## A block of data
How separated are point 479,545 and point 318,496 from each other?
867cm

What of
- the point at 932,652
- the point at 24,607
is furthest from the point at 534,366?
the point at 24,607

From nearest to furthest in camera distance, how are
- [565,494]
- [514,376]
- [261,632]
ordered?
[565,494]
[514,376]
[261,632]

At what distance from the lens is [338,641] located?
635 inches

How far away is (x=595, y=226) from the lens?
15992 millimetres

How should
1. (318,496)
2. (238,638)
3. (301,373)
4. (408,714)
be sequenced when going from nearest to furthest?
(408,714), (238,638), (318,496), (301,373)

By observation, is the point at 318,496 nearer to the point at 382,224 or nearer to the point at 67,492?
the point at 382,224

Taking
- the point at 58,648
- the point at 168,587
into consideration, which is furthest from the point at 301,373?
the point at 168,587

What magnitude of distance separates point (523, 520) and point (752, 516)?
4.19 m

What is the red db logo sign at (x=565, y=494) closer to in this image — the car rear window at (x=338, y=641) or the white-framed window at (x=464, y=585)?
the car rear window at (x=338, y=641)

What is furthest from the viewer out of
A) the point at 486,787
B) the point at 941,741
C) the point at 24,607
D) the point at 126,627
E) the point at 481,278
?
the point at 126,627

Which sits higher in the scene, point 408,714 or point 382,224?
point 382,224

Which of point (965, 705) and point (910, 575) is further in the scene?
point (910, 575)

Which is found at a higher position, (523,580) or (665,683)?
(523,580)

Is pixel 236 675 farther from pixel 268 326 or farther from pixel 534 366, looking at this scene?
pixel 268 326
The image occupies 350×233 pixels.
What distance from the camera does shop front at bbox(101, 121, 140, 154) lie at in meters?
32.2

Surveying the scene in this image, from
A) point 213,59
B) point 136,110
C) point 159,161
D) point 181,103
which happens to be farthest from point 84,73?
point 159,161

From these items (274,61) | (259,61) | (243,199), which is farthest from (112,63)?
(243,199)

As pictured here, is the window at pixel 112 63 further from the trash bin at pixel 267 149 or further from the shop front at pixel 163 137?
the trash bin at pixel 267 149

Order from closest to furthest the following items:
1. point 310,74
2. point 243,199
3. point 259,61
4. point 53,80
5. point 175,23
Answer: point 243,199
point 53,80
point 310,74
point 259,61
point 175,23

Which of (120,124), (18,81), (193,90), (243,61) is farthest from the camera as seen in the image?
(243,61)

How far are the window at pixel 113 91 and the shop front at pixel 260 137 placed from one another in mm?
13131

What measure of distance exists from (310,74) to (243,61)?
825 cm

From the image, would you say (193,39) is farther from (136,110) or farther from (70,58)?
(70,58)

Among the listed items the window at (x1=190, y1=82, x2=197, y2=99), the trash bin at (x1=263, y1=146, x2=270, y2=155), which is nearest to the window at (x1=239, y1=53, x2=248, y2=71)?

## YOUR OBJECTIVE
Extract all of the entries above and reproduce them verbatim.

## WRITTEN SOLUTION
How separated are point 479,545 and point 318,496 from each other?
867cm

What of
- the point at 932,652
- the point at 24,607
is furthest from the point at 534,366?
the point at 24,607

From nearest to furthest in camera distance, how are
- [565,494]
- [514,376]
- [261,632]
ordered?
[565,494]
[514,376]
[261,632]

At what distance from the lens is [338,641] located?
635 inches

How far away is (x=595, y=226) from the lens?
15992 millimetres

How should
1. (318,496)
2. (238,638)
3. (301,373)
4. (408,714)
be sequenced when going from nearest to furthest?
(408,714), (238,638), (318,496), (301,373)

By observation, is the point at 318,496 nearer to the point at 382,224 or nearer to the point at 67,492?
the point at 382,224

Taking
- the point at 58,648
- the point at 168,587
into consideration, which is furthest from the point at 301,373?
the point at 168,587

What magnitude of distance separates point (523, 520) and point (752, 516)?
4.19 m

What is the red db logo sign at (x=565, y=494) closer to in this image — the car rear window at (x=338, y=641) or the white-framed window at (x=464, y=585)?
the car rear window at (x=338, y=641)

What is furthest from the viewer out of
A) the point at 486,787
B) the point at 941,741
C) the point at 24,607
D) the point at 126,627
E) the point at 481,278
?
the point at 126,627

Which sits higher in the scene, point 408,714 or point 382,224?
point 382,224

Which of point (965, 705) and point (910, 575) is further in the scene?
point (910, 575)

Which is found at a higher position, (523,580) or (665,683)?
(523,580)

Is pixel 236 675 farther from pixel 268 326 or farther from pixel 534 366, looking at this scene?
pixel 268 326
The image occupies 350×233 pixels.
What distance from the camera does shop front at bbox(101, 121, 140, 154) lie at in meters?
32.2

Surveying the scene in this image, from
A) point 213,59
B) point 136,110
C) point 159,161
D) point 181,103
which happens to be farthest from point 84,73?
point 159,161

From these items (274,61) | (259,61) | (243,199), which is farthest from (112,63)?
(243,199)

As pictured here, is the window at pixel 112 63 further from the trash bin at pixel 267 149 or further from the shop front at pixel 163 137?
the trash bin at pixel 267 149

Order from closest to furthest the following items:
1. point 310,74
2. point 243,199
3. point 259,61
4. point 53,80
5. point 175,23
Answer: point 243,199
point 53,80
point 310,74
point 259,61
point 175,23

Which of (120,124), (18,81), (193,90), (243,61) is farthest from the camera as seen in the image?
(243,61)

How far are the window at pixel 113 91 and the shop front at pixel 260 137 placed from one another in mm?
13131

What measure of distance exists from (310,74) to (243,61)?
825 cm

From the image, would you say (193,39) is farther from (136,110) or farther from (70,58)?
(70,58)

Among the listed items the window at (x1=190, y1=82, x2=197, y2=99), the trash bin at (x1=263, y1=146, x2=270, y2=155), which is nearest to the window at (x1=239, y1=53, x2=248, y2=71)?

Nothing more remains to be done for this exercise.